Dataset entries
----------

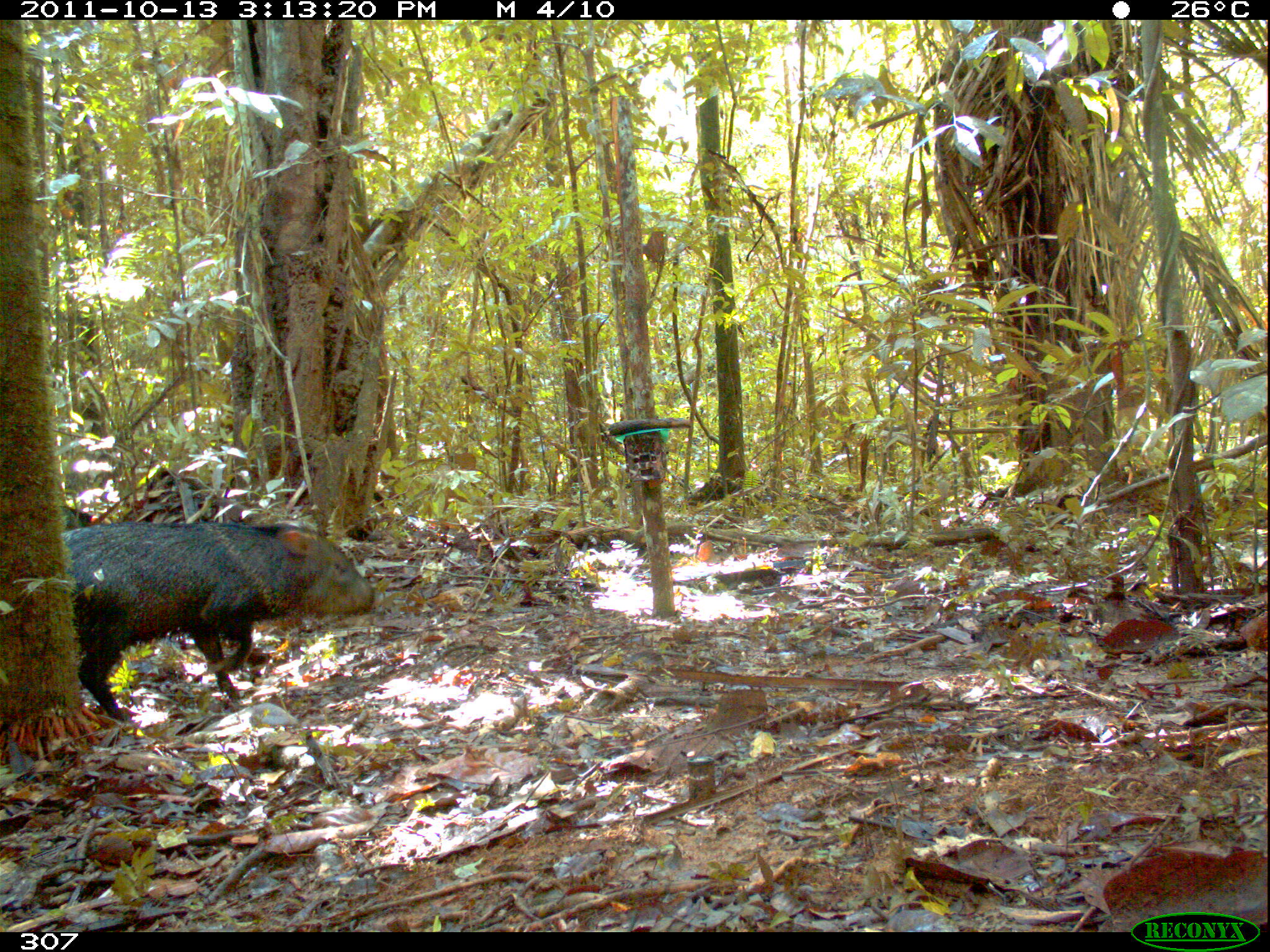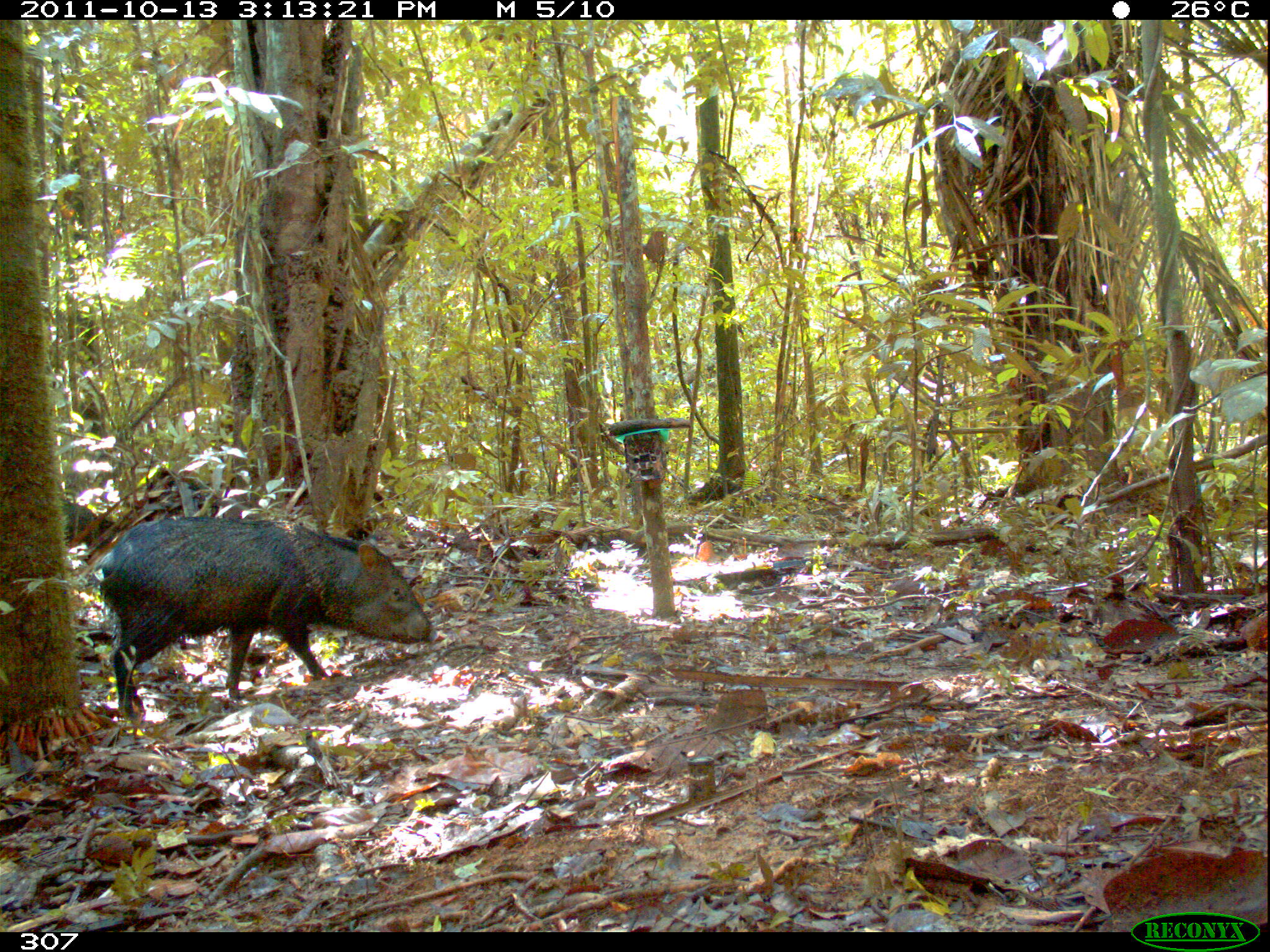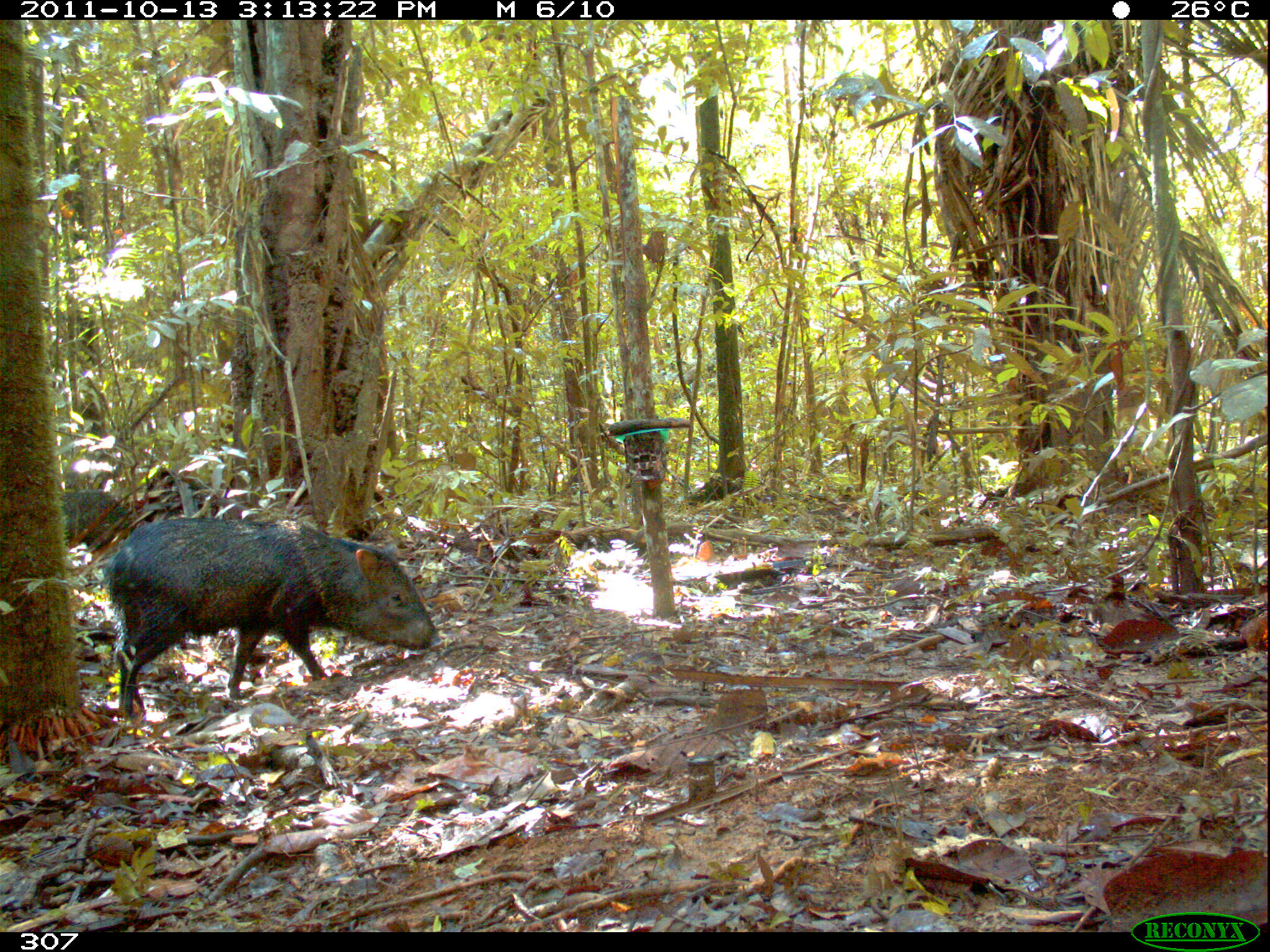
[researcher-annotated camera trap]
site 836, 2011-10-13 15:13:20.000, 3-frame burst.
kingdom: Animalia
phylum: Chordata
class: Mammalia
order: Artiodactyla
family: Tayassuidae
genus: Pecari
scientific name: Pecari tajacu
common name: collared peccary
Pecari tajacu (collared peccary).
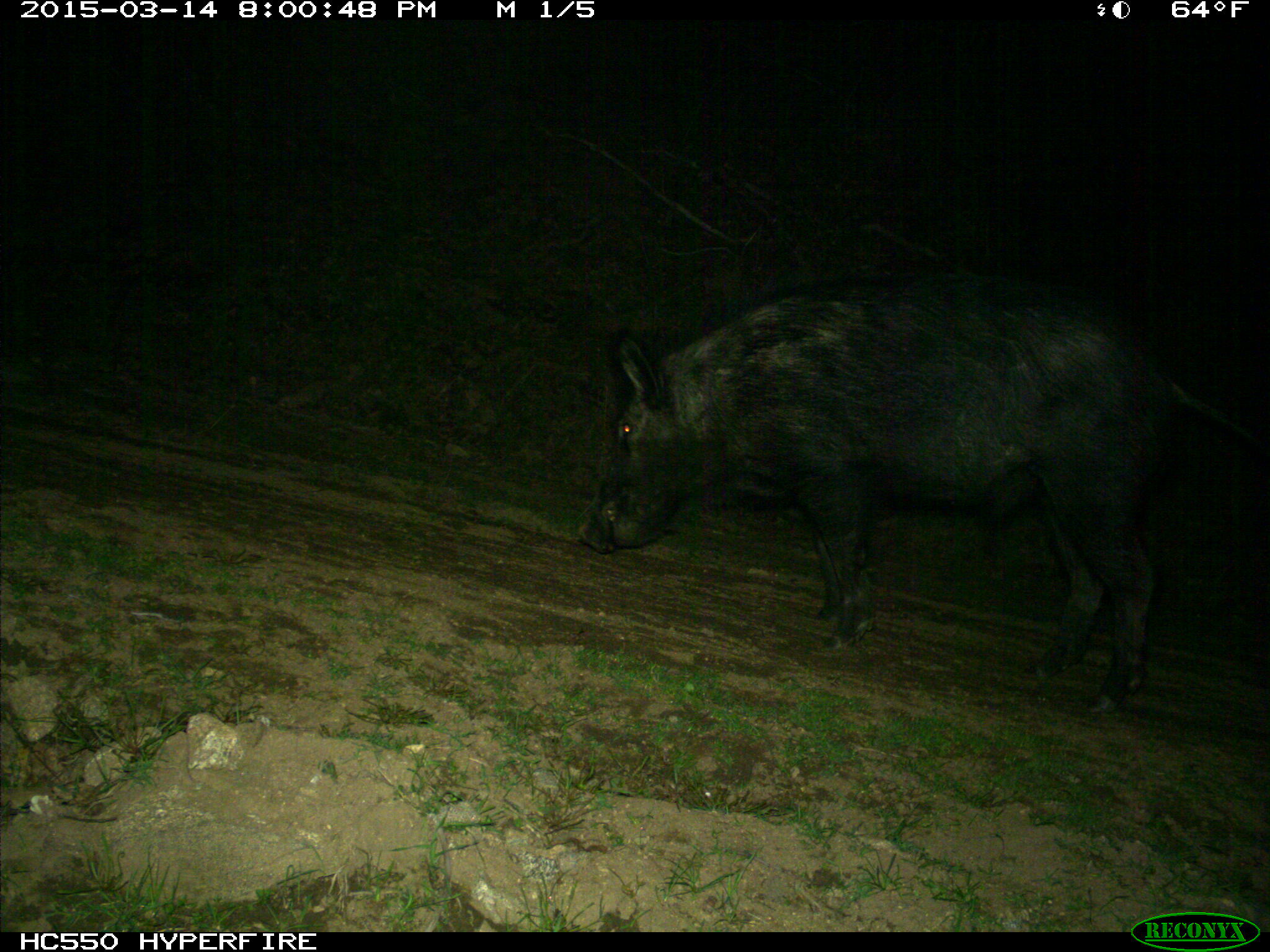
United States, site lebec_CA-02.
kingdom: Animalia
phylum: Chordata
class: Mammalia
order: Artiodactyla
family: Suidae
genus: Sus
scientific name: Sus scrofa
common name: wild boar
Sus scrofa (wild boar).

----------

◆ Prompt: Reproduce the entries above word for word. Pictures stay out.

◆ Exercise output:
[researcher-annotated camera trap]
site 836, 2011-10-13 15:13:20.000, 3-frame burst.
kingdom: Animalia
phylum: Chordata
class: Mammalia
order: Artiodactyla
family: Tayassuidae
genus: Pecari
scientific name: Pecari tajacu
common name: collared peccary
Pecari tajacu (collared peccary).
United States, site lebec_CA-02.
kingdom: Animalia
phylum: Chordata
class: Mammalia
order: Artiodactyla
family: Suidae
genus: Sus
scientific name: Sus scrofa
common name: wild boar
Sus scrofa (wild boar).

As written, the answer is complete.